MPTP, is a neurotoxin specific to dopaminergic cells in the brain, specifically in the substantia nigra. MPTP was brought to the spotlight in 1982 when heroin users in California displayed Parkinson's-like symptoms after using MPPP contaminated with MPTP. The patients, who were rigid and almost completely immobile, responded to levodopa treatment. No remission of the Parkinson's-like symptoms was reported, suggesting irreversible death of the dopaminergic neurons. The proposed mechanism of MPTP involves disruption of mitochondrial function, including disruption of metabolism and creation of free radicals.
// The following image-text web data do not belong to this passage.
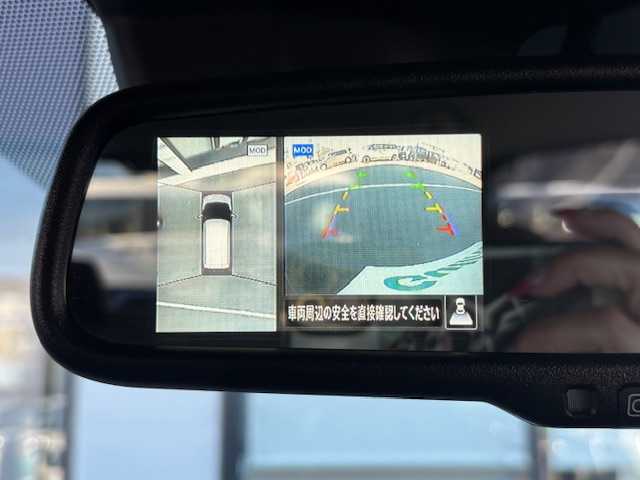 日産 デイズ X 宮城県 2024(令6)年 0.2万km ゴールドM 登録時走行距離1627km/純正９インチSDナビ/フルセグTV/Bluetooth/FM/AM/プッシュスタート/スマートキー/全方位カメラ/純正フロアマット/ステアリングリモコン/コーナーセンサー/純正アルミホイール/衝突軽減ブレーキ/オートライト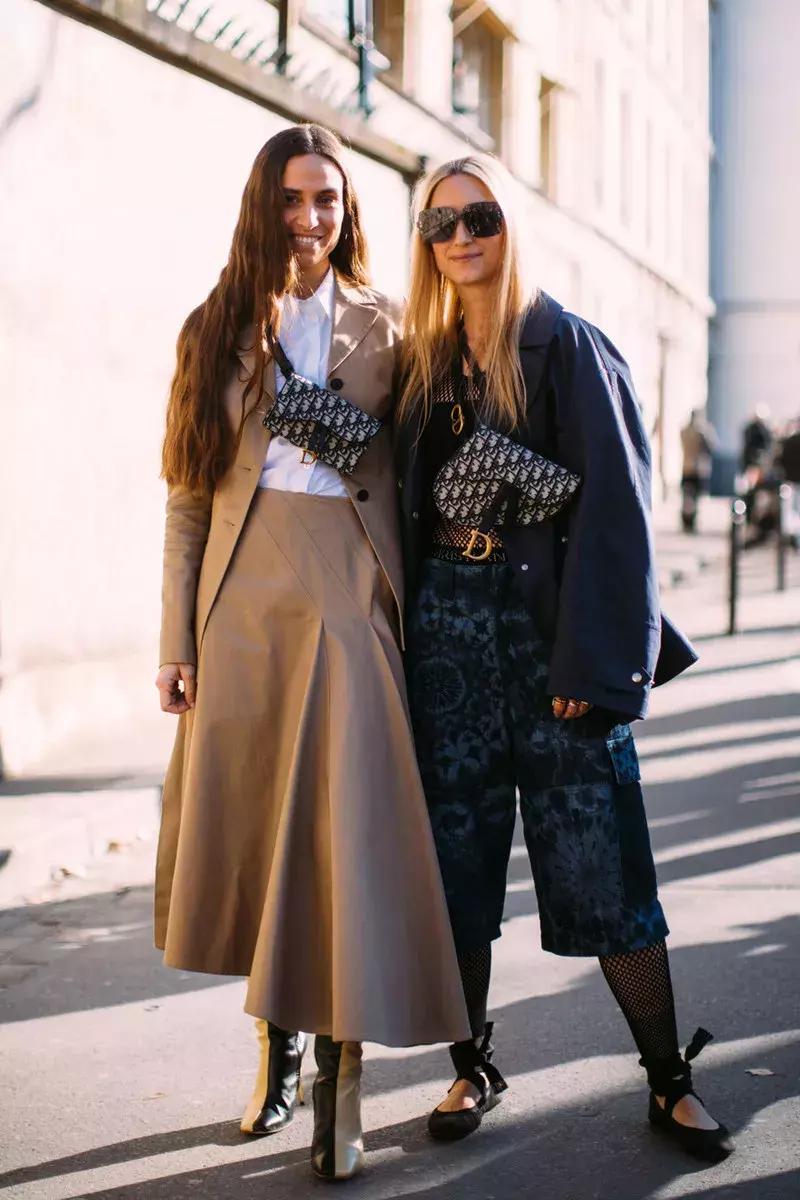 种草菇需要啥,种草菇要准备哪些东西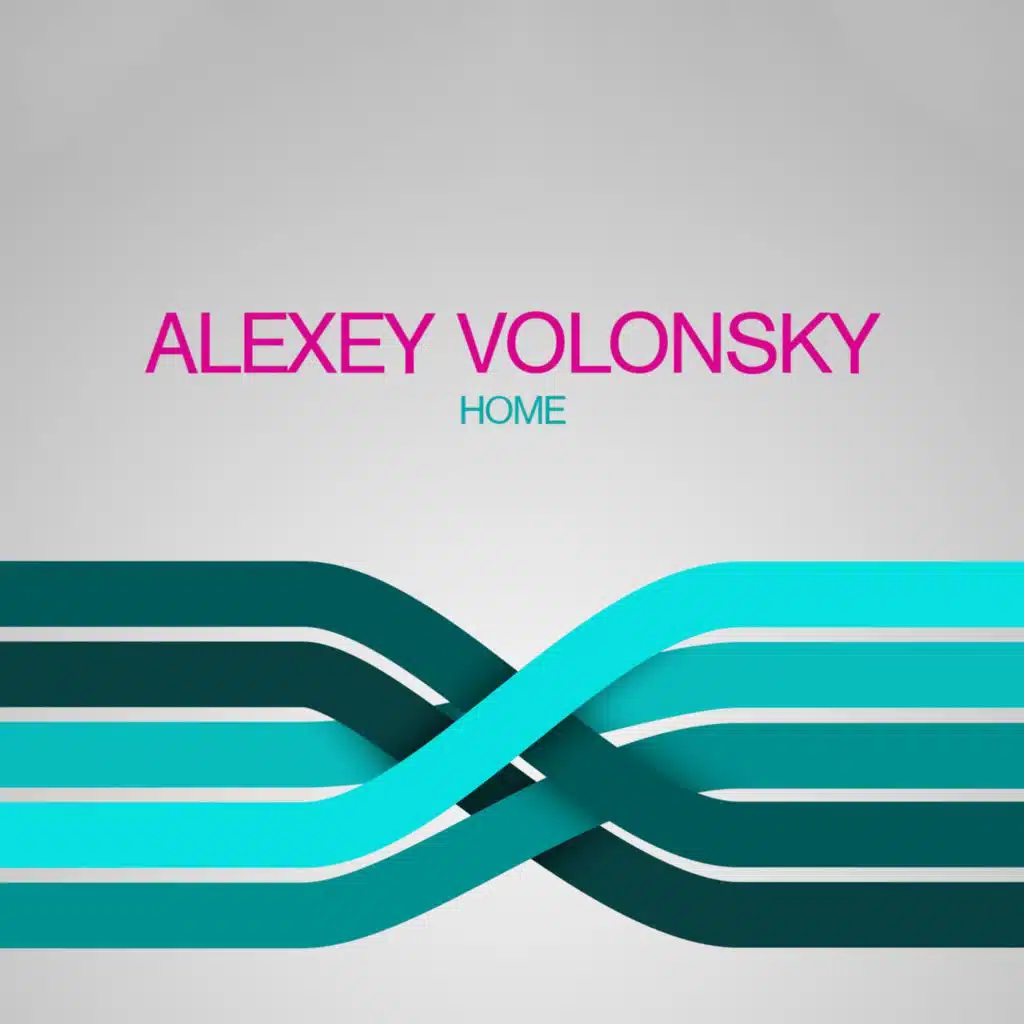 Alexey Volonsky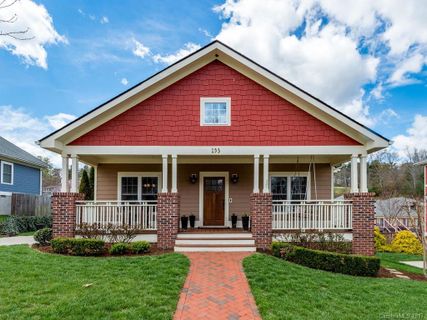 153 Estelle Park Drive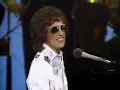 Nashville Palace 1981 - Somebody's Knockin' - Terri Gibbs -  [U-Matic Capture]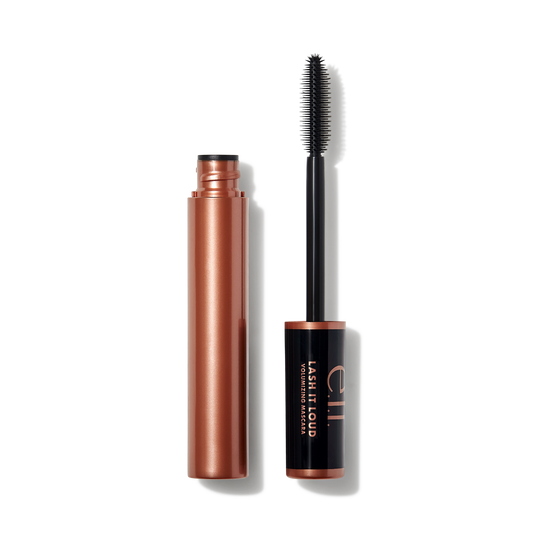 lash-it-loud-mascara-z8 81580_EYBRW_OpenA_R_a6e67ace-632d-485f-a062-732a1b4cbcea.png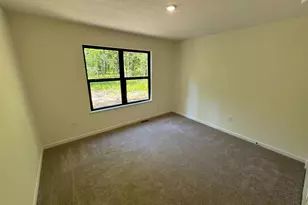 3060 Totem Pole Dr, Jackson Township, OH 45171 - Photo 16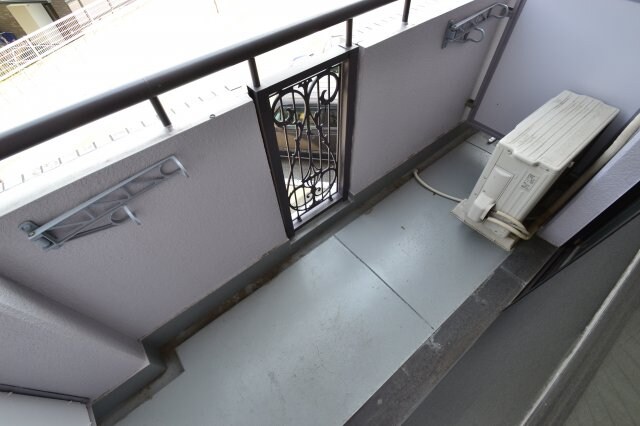 イトーミ・グランデの物件内観写真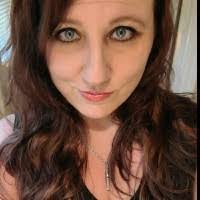 Devon Schrader's Instagram, Twitter & Facebook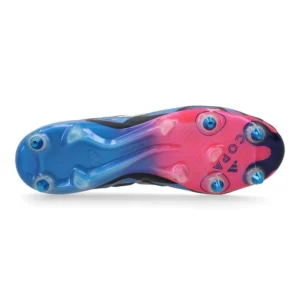Adidas Copa Pure 2 Elite SG Reemergence - Legend Ink/Footwear White/Solar Pink - Image 2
Soon after, MPTP was tested in animal models for its efficacy in inducing Parkinson's disease (with success). MPTP induced akinesia, rigidity, and tremor in primates, and its neurotoxicity was found to be very specific to the substantia nigra pars compacta. In other animals, such as rodents, the induction of Parkinson's by MPTP is incomplete or requires much higher and frequent doses than in primates. Today, MPTP remains the most favored method to induce Parkinson's disease in animal models.

History

The substantia nigra was discovered in 1784 by Félix Vicq-d'Azyr, and Samuel Thomas von Sömmerring alluded to this structure in 1791. The differentiation between the substantia nigra pars reticulata and compacta was first proposed by Sano in 1910. In 1963, Oleh Hornykiewicz concluded from his observation that ‘‘cell loss in the substantia nigra (of Parkinson's disease patients) could well be the cause of the dopamine deficit in the striatum’’.